The color of “white” Christmas light sets are much more loosely described. You usually have the choice of either “warm” or “cool” white light sets. You’ll want “warm” LEDs for most model railroading uses, as that 3000K-ish color works best for building interiors and engine lights. You’ll find that the actual color varies between light set brands. “Cool white” Christmas light sets are usually in the 5500K to 7000K color range and look bluish. This is great where you want that color difference, such as when modeling fluorescent or mercury vapor lights or bright spotlights.
LED Sizes and Shapes
Individual white 3mm LEDs typically sell for a $1 each (or more) mail order or at a hobby shop (and about the same as miniature light bulbs). A Christmas light set of 50 or 60 white LEDs may only cost $4 on sale – under a dime each – a considerable savings. LEDs come in many shapes and sizes, but the most common Christmas sets use the 3mm diameter LEDs most useful for model railroad purposes.

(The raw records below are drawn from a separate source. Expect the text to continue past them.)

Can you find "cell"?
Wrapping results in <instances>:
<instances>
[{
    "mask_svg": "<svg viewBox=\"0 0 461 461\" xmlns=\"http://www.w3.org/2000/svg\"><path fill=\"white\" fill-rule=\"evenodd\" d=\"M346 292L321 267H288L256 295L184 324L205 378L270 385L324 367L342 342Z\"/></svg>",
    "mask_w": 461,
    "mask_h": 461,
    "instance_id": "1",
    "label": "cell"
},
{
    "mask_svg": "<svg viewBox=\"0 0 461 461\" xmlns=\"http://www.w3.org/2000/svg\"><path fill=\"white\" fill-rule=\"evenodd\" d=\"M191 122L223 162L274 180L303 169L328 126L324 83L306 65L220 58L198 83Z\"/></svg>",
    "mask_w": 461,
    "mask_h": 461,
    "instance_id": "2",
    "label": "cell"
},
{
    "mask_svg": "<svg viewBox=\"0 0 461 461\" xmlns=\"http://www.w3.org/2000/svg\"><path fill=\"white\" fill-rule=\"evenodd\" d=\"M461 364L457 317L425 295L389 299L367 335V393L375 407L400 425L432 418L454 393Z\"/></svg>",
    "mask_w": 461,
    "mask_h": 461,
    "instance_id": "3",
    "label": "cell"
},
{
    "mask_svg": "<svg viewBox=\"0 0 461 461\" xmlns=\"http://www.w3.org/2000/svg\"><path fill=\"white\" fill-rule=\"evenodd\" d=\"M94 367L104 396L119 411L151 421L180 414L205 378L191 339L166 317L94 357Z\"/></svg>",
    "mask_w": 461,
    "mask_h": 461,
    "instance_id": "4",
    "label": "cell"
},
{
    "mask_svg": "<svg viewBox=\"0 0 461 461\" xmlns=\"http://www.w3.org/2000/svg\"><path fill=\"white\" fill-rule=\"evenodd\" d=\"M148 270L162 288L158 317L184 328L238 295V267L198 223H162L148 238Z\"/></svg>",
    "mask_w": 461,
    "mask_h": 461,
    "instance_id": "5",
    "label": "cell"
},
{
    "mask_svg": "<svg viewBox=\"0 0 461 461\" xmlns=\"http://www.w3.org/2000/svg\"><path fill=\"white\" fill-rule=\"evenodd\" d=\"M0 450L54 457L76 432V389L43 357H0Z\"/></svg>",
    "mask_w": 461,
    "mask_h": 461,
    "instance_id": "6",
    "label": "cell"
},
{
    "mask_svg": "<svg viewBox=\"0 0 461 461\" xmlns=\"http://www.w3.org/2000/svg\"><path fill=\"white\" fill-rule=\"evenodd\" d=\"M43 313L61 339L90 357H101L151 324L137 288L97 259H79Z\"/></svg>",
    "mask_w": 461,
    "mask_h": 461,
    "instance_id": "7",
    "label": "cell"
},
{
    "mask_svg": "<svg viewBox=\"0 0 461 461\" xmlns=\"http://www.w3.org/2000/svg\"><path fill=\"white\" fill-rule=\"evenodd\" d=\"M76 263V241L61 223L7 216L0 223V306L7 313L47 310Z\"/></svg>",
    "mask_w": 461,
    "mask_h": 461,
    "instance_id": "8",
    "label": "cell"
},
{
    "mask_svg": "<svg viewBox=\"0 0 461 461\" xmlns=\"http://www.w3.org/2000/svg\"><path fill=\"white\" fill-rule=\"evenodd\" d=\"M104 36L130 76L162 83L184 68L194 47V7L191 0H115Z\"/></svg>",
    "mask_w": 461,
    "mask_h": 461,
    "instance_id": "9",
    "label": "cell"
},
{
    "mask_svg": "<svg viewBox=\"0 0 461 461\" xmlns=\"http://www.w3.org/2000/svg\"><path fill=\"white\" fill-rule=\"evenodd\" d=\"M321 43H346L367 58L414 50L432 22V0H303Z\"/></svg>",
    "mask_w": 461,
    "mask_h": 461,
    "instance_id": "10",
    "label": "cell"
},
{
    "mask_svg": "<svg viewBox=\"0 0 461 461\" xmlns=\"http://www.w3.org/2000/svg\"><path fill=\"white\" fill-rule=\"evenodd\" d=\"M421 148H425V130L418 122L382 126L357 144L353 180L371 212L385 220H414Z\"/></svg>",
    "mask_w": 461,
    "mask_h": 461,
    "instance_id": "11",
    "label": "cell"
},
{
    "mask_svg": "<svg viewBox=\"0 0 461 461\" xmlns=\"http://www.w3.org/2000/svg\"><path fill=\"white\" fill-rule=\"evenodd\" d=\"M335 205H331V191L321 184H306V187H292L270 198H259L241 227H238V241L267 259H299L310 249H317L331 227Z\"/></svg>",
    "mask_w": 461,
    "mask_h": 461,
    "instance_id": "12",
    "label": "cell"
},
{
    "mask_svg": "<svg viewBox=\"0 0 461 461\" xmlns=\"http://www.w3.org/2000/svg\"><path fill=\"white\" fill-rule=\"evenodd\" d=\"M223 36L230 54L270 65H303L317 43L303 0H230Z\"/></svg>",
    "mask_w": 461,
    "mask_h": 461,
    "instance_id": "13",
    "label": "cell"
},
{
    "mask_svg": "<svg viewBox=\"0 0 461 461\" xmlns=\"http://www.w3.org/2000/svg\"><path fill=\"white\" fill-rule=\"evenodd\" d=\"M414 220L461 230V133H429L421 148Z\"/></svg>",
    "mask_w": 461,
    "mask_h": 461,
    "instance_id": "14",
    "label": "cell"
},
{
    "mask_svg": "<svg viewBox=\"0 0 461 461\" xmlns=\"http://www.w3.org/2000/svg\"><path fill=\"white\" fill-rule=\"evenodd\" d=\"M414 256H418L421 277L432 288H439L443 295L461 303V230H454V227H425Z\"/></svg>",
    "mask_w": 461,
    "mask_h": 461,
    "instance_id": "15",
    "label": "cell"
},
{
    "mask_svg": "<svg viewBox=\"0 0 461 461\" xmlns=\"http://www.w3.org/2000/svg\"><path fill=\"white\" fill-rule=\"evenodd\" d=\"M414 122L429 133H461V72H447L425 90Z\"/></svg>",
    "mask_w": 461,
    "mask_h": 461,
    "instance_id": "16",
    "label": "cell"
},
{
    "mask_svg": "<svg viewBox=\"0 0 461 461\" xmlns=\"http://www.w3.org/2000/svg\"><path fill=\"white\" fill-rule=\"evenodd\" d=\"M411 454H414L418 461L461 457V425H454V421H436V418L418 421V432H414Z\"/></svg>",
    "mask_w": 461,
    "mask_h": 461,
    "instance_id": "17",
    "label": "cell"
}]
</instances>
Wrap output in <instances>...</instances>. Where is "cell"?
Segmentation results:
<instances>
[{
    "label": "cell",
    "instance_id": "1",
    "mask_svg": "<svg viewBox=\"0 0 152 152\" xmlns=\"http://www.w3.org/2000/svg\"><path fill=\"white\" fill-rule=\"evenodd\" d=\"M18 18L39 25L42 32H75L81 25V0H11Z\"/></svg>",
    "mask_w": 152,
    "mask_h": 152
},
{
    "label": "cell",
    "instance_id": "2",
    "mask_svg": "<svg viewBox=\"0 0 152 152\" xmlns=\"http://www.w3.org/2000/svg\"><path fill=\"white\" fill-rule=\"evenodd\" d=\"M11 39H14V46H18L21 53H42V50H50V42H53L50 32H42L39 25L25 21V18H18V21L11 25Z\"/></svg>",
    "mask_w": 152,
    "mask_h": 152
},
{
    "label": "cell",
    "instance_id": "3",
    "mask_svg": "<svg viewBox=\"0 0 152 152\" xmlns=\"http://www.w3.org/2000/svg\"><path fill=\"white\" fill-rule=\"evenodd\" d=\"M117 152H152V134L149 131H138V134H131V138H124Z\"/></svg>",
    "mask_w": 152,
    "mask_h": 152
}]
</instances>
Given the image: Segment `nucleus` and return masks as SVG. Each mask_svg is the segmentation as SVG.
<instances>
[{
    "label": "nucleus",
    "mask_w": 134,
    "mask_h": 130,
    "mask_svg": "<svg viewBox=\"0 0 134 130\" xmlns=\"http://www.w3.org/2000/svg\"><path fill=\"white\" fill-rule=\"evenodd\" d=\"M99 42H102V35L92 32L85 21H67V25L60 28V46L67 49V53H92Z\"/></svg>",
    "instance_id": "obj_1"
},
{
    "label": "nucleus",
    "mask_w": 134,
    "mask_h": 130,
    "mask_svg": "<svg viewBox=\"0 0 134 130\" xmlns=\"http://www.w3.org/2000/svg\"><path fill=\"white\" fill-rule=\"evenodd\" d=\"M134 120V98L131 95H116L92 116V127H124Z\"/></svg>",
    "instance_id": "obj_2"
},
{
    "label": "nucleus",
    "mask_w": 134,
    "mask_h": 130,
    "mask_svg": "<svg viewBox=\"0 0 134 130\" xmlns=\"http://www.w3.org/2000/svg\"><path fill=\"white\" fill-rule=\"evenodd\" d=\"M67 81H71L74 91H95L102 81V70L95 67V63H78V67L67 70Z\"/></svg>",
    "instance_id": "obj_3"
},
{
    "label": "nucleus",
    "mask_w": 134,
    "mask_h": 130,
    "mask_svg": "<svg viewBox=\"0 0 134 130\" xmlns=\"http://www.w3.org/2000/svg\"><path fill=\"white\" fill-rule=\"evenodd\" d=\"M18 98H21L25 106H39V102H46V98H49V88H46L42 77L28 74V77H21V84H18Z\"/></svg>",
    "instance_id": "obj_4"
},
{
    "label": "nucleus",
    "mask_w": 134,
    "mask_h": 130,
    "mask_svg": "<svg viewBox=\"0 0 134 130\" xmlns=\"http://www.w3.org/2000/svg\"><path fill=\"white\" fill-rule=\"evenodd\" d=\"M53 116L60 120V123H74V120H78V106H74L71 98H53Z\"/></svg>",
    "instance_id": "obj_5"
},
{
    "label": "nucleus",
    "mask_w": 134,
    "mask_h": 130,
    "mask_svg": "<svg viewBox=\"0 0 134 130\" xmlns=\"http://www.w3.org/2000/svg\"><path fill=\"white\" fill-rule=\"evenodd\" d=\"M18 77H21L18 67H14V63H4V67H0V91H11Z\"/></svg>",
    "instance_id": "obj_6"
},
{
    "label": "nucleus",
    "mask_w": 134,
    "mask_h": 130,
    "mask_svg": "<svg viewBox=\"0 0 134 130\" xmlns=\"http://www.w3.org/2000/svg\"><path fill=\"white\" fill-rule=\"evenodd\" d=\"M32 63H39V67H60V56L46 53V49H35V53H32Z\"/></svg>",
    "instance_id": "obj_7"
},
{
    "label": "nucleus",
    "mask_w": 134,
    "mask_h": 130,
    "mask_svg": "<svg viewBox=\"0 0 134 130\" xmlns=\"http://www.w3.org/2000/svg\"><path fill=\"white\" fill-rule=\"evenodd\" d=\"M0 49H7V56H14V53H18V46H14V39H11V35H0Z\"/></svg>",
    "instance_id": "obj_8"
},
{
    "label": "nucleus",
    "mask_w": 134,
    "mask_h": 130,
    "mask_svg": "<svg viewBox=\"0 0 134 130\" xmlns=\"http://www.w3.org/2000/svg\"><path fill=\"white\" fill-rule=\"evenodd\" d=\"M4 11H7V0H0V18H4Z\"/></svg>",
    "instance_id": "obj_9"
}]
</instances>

Unlike light bulbs which produce light in all directions, LEDs produce a directional beam of light. This is great for engine headlights, since that directional beam is what you want. “Dome” top LEDs create a narrow beam of light perfect for headlights and spotlights. “Inverted cone” top LEDs take the beam and scatter it in all directions around the top of the LED. This style works best for building and passenger car interiors. Below are examples of dome and inverted cone LEDs from two different Christmas light sets.
Examples of common white LEDs from holiday light strings. The two on the left are the “inverted cone” design which work best for structure lighting. The standard rounded end LED at right has a very directional beam, most suitable for headlights and spotlights. The LED at left is still in the original socket from the light string.
Wiring LEDs
Christmas light set LEDs are normally mounted in a plug-in socket. You can cut individual socketed LEDs from the light string to wire building interiors, or you can remove the LEDs from the sockets and straighten the leads. The longer lead is the positive (or anode) side. The shorter lead is the negative (or cathode) side. The negative side is also sometimes marked with a flat bevel on the LED case.
The best way to connect multiple LEDs is for each LED to have its own current-limiting resistor. White LEDs are usually 3.2 to 3.6 volt devices rated at 20 milliamps max. This means you would use 470 ohm 1/4-watt resistors for white LEDs powered by a 12 volt DC power supply. It doesn’t matter on which side (positive or negative) the current-limiting resistor is connected – just make sure to always use a current-limiting resistor. 1K current-limiting resistors are typically used for white LEDs connected to a DCC decoder. 1/4-watt resistors normally cost under $4 for a package of 100 (mail order).
You connect the positive side of the LED to the positive side of the DC power supply.
It is also common to wire three white LEDs in series with a 120 ohm current-limiting resistor and a 12 volt DC power supply. Each set of three LEDs has its own resistor. This is how the cutable strips of LEDs used for home accent lighting are wired.